_TRY IT_:
Reproduce, exactly and only, the lines of the data that follows from the one containing "Le corps A est" down to the one containing "SG jest główną", without pictures.

Data items:

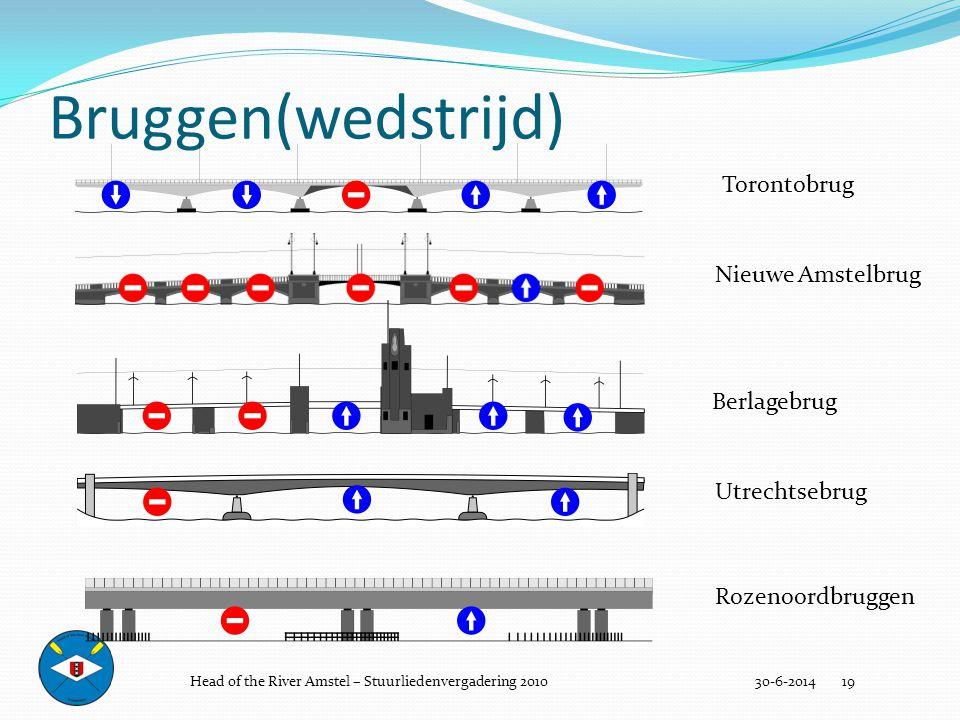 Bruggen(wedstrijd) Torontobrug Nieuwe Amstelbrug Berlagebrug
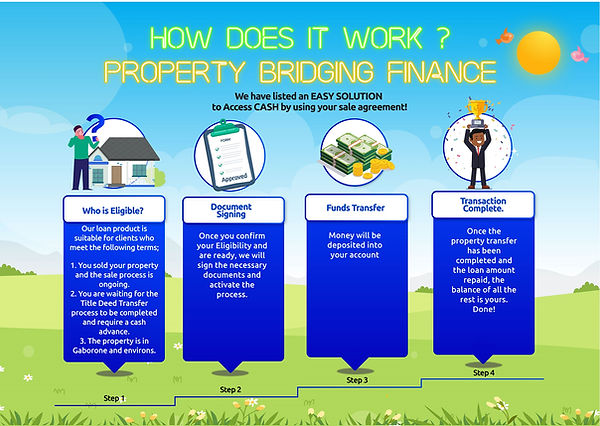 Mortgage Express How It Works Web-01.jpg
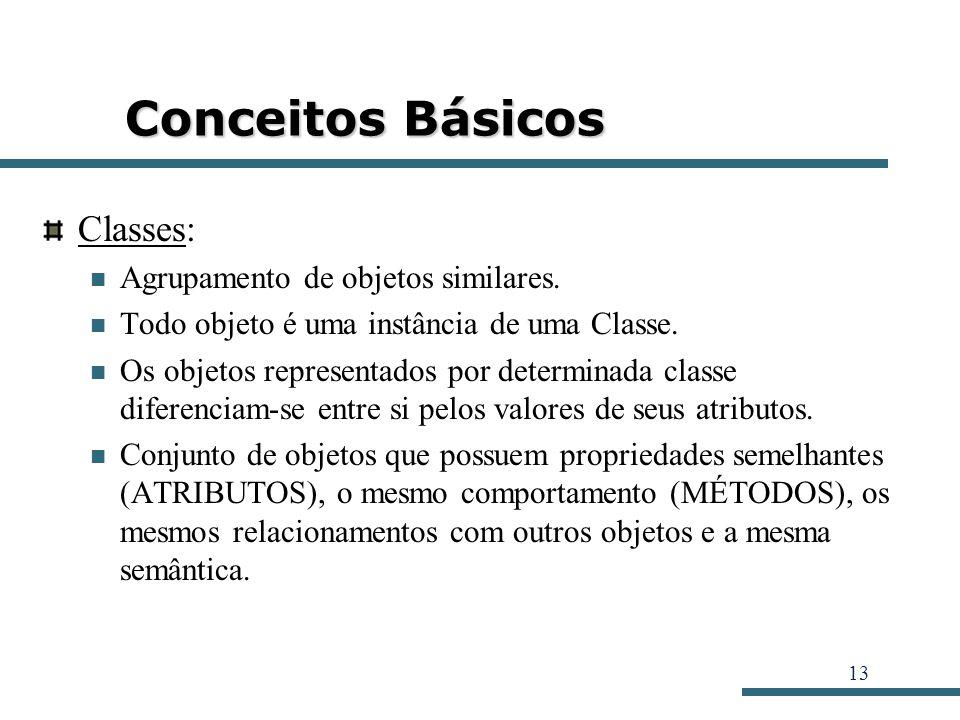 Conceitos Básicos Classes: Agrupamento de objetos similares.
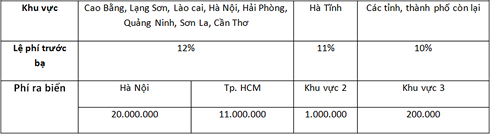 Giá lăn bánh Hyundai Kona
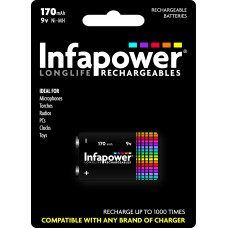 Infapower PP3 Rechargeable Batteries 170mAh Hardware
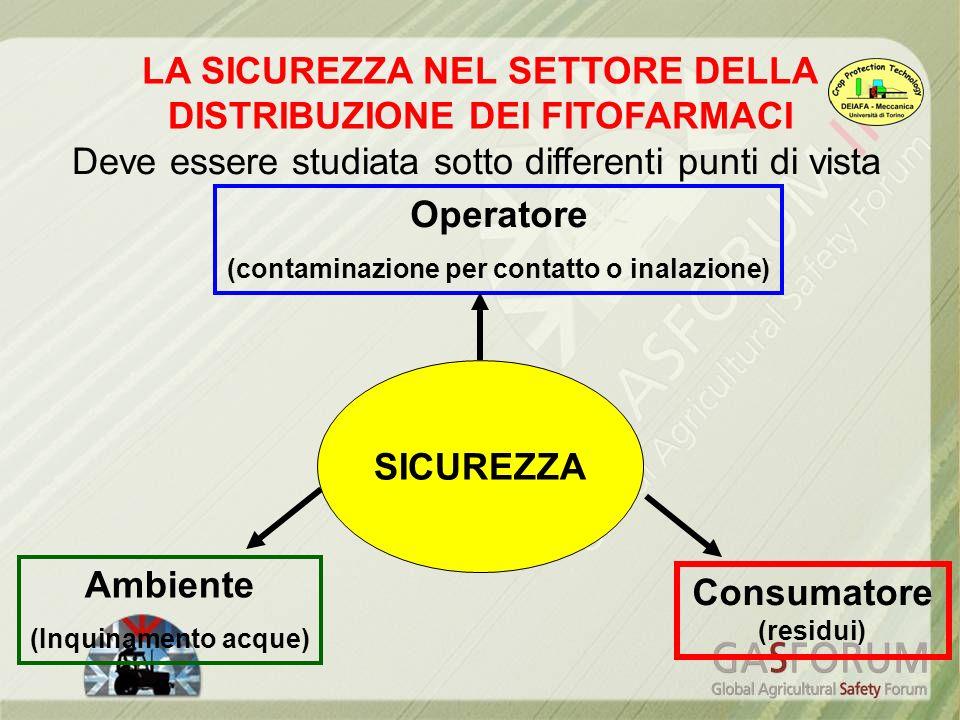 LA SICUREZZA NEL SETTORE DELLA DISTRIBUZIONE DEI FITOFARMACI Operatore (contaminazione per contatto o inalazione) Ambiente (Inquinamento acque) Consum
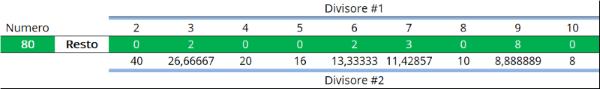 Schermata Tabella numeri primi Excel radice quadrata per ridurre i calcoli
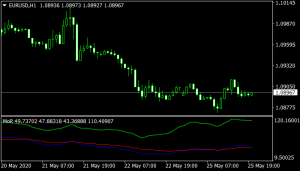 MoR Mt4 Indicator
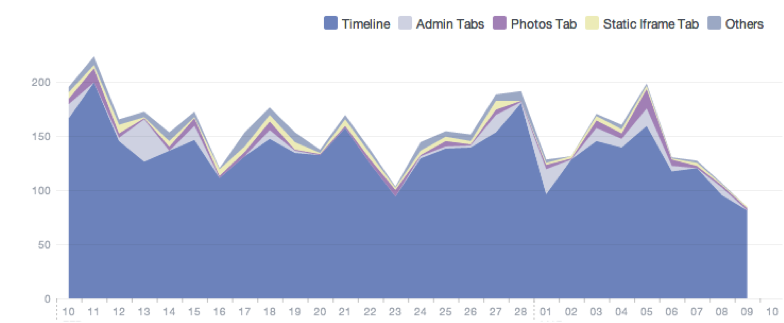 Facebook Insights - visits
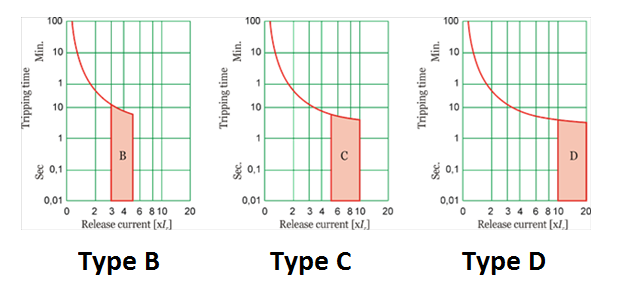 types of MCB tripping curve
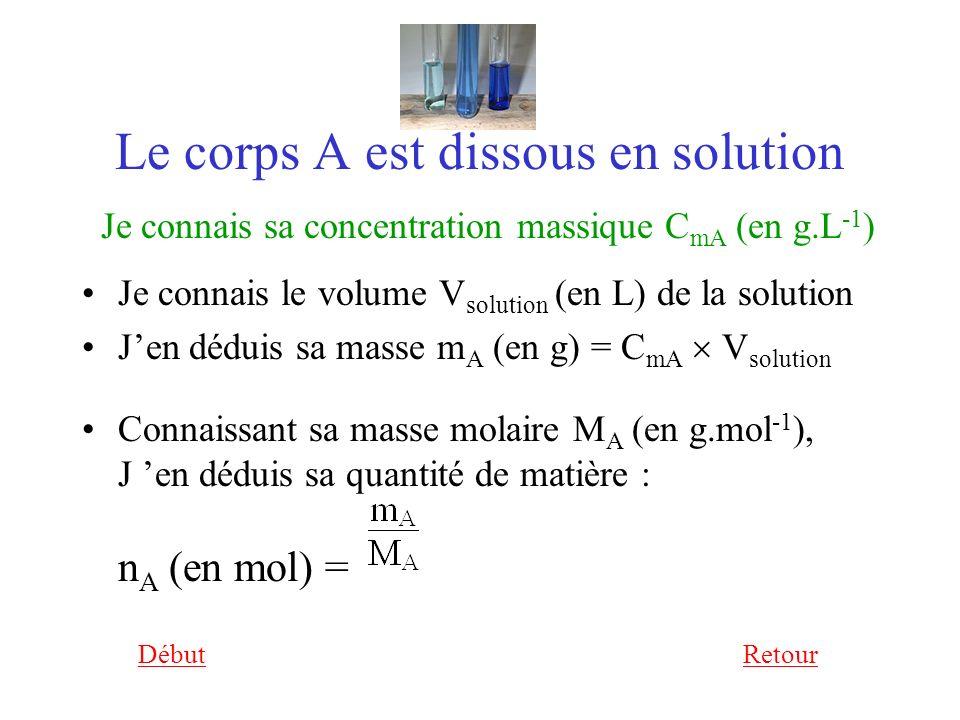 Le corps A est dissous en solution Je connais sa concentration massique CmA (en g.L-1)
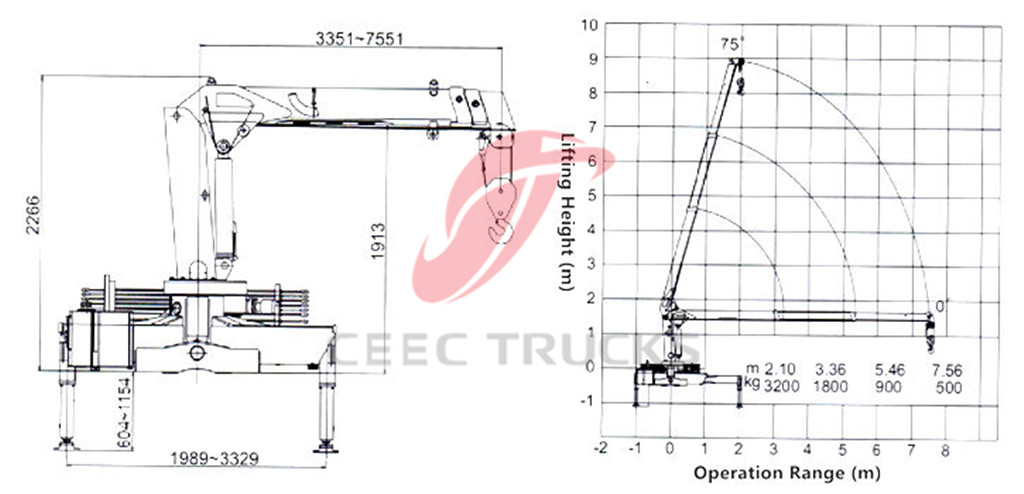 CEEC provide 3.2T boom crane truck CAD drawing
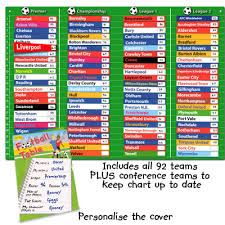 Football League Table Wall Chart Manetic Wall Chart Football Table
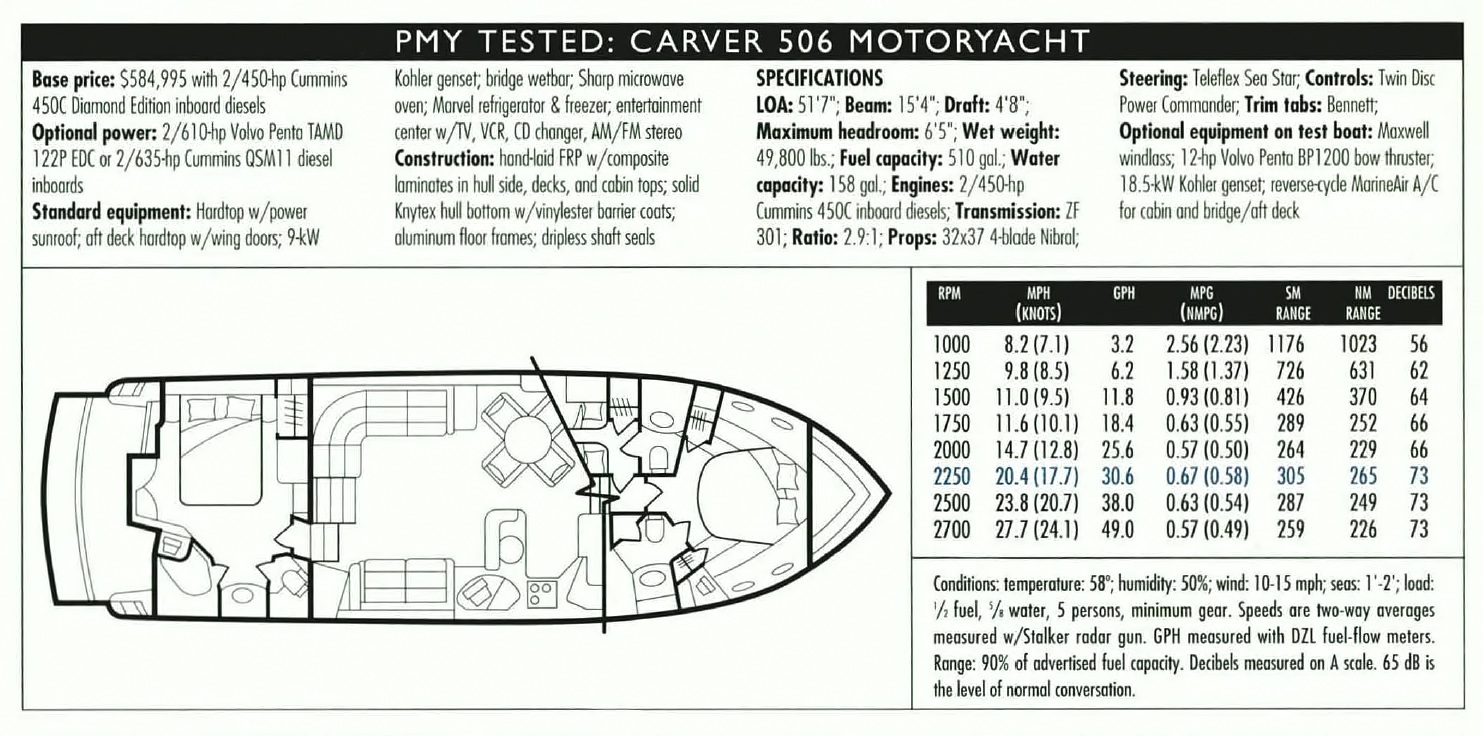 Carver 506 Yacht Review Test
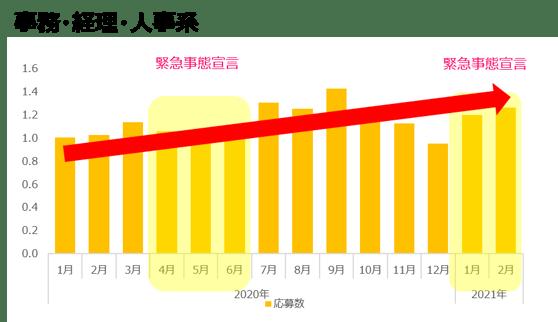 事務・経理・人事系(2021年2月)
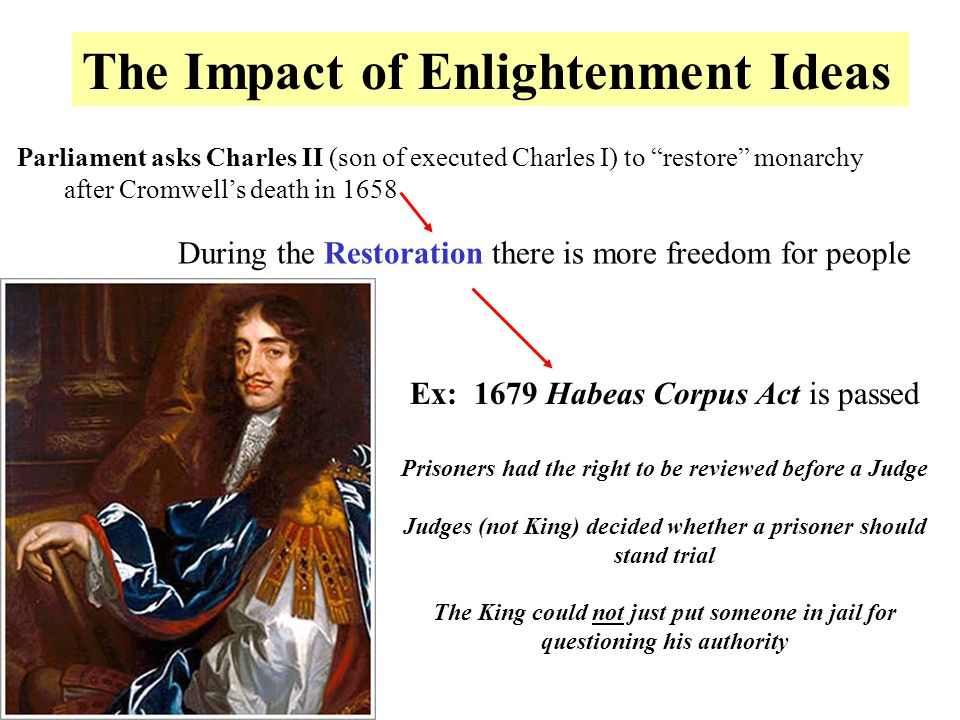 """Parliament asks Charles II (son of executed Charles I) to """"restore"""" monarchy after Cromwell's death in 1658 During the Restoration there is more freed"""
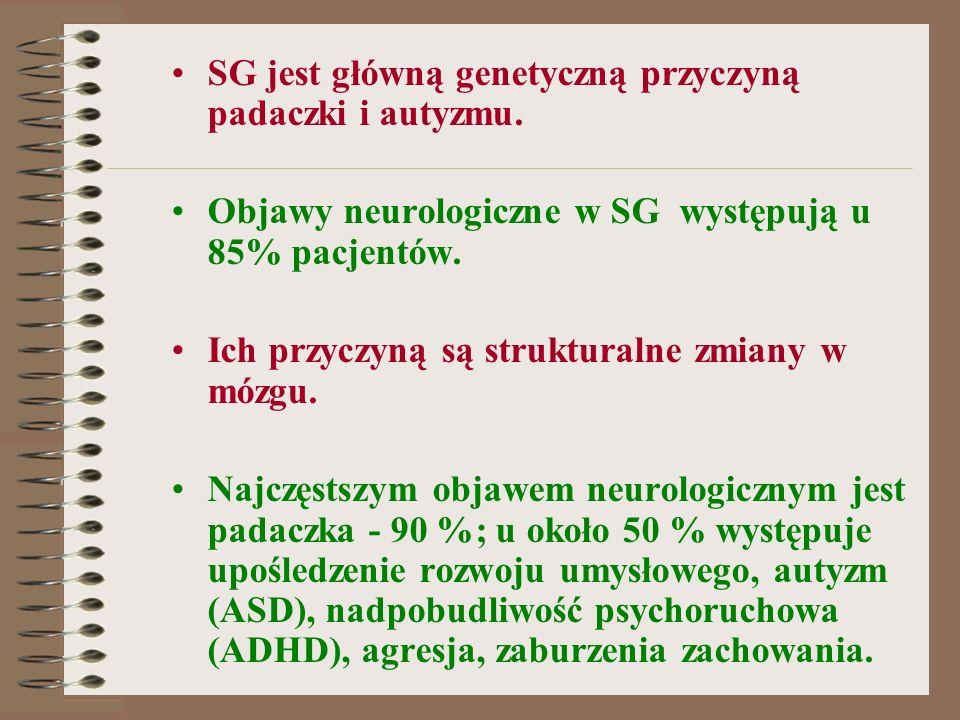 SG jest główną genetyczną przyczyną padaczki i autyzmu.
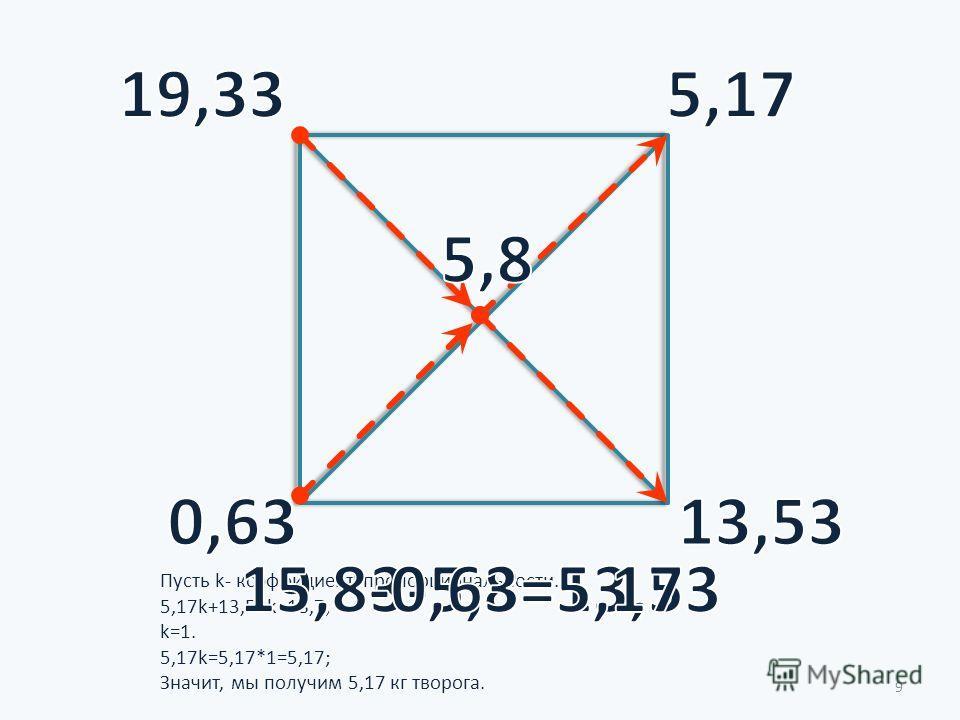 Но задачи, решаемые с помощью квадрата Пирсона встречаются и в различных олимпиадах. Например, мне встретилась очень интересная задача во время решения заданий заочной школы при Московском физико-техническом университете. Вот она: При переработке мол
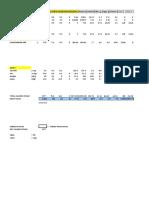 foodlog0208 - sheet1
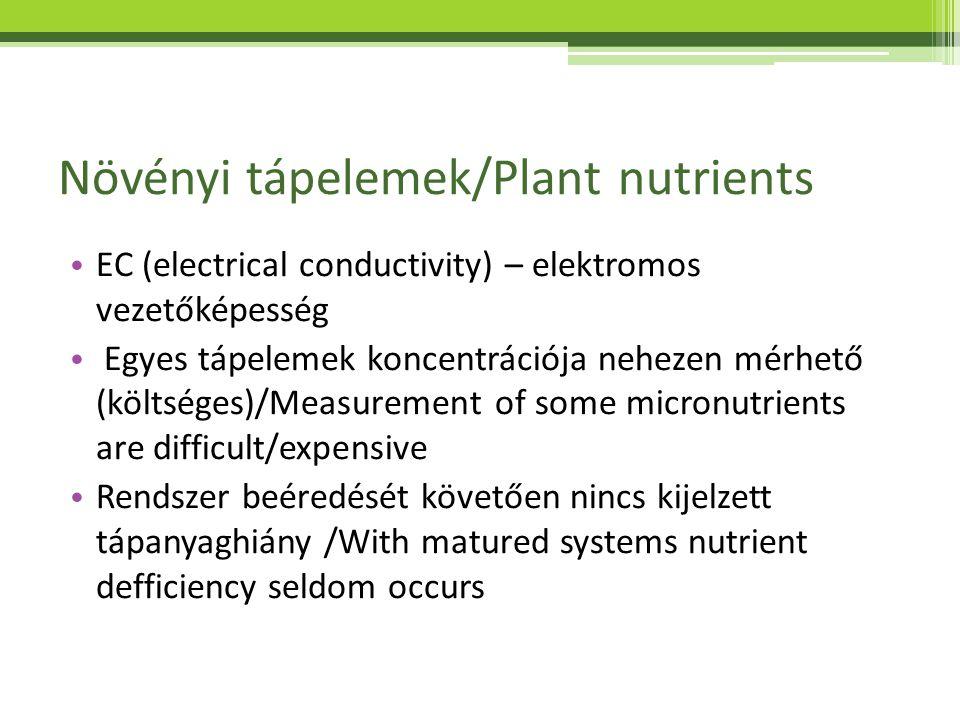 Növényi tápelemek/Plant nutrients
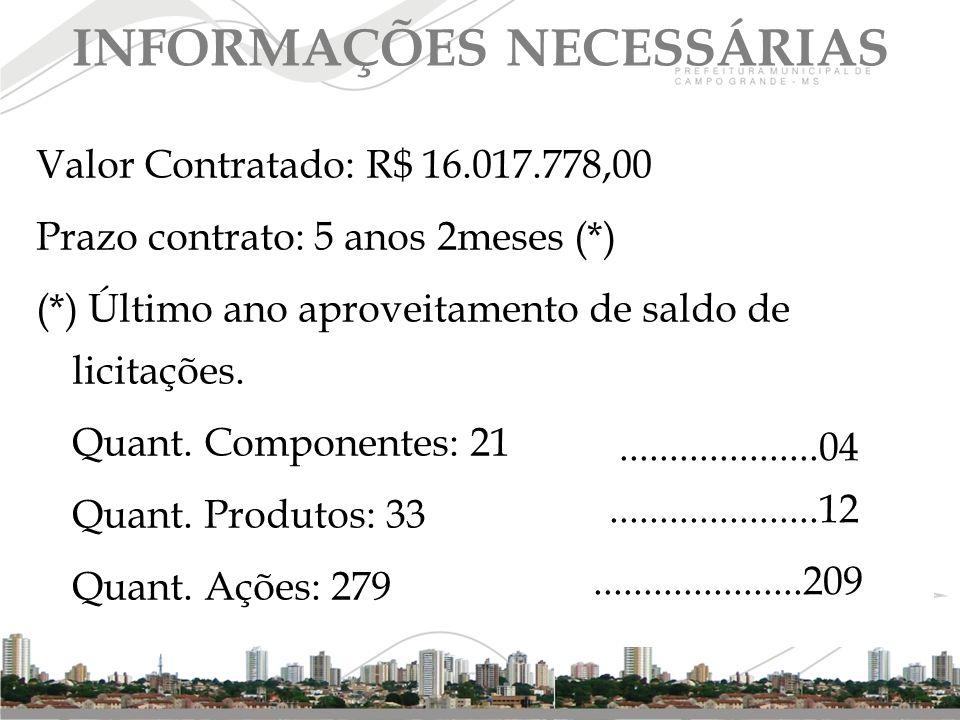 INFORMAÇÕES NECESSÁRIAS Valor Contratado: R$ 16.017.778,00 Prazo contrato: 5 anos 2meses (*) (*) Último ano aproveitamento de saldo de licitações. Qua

_EXERCISE RESULT_:
 Le corps A est dissous en solution Je connais sa concentration massique CmA (en g.L-1)
 CEEC provide 3.2T boom crane truck CAD drawing
 Football League Table Wall Chart Manetic Wall Chart Football Table
 Carver 506 Yacht Review Test
 事務・経理・人事系(2021年2月)
 """Parliament asks Charles II (son of executed Charles I) to """"restore"""" monarchy after Cromwell's death in 1658 During the Restoration there is more freed"""
 SG jest główną genetyczną przyczyną padaczki i autyzmu.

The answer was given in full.